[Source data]

::::

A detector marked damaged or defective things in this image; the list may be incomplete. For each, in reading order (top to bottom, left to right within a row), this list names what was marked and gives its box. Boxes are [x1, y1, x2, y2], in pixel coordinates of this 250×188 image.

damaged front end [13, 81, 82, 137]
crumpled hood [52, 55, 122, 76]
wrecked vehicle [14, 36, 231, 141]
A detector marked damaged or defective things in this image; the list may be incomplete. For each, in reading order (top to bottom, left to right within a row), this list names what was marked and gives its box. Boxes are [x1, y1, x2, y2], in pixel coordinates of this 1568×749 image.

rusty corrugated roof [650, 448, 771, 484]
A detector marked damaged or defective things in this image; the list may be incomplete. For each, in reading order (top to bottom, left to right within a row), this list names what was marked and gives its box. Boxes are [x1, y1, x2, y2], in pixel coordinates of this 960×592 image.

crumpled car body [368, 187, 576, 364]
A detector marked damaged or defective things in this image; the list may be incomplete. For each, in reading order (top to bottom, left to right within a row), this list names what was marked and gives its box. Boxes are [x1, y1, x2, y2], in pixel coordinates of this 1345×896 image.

::::

Copy the lines above word for word, from first to last.

A detector marked damaged or defective things in this image; the list may be incomplete. For each, in reading order (top to bottom, left to right within a row), this list names what was marked and gives its box. Boxes are [x1, y1, x2, y2], in pixel coordinates of this 250×188 image.

damaged front end [13, 81, 82, 137]
crumpled hood [52, 55, 122, 76]
wrecked vehicle [14, 36, 231, 141]
A detector marked damaged or defective things in this image; the list may be incomplete. For each, in reading order (top to bottom, left to right within a row), this list names what was marked and gives its box. Boxes are [x1, y1, x2, y2], in pixel coordinates of this 1568×749 image.

rusty corrugated roof [650, 448, 771, 484]
A detector marked damaged or defective things in this image; the list may be incomplete. For each, in reading order (top to bottom, left to right within a row), this list names what was marked and gives its box. Boxes are [x1, y1, x2, y2], in pixel coordinates of this 960×592 image.

crumpled car body [368, 187, 576, 364]
A detector marked damaged or defective things in this image; the list may be incomplete. For each, in reading order (top to bottom, left to right within a row), this list names what was marked and gives its box. Boxes are [x1, y1, x2, y2], in pixel coordinates of this 1345×896 image.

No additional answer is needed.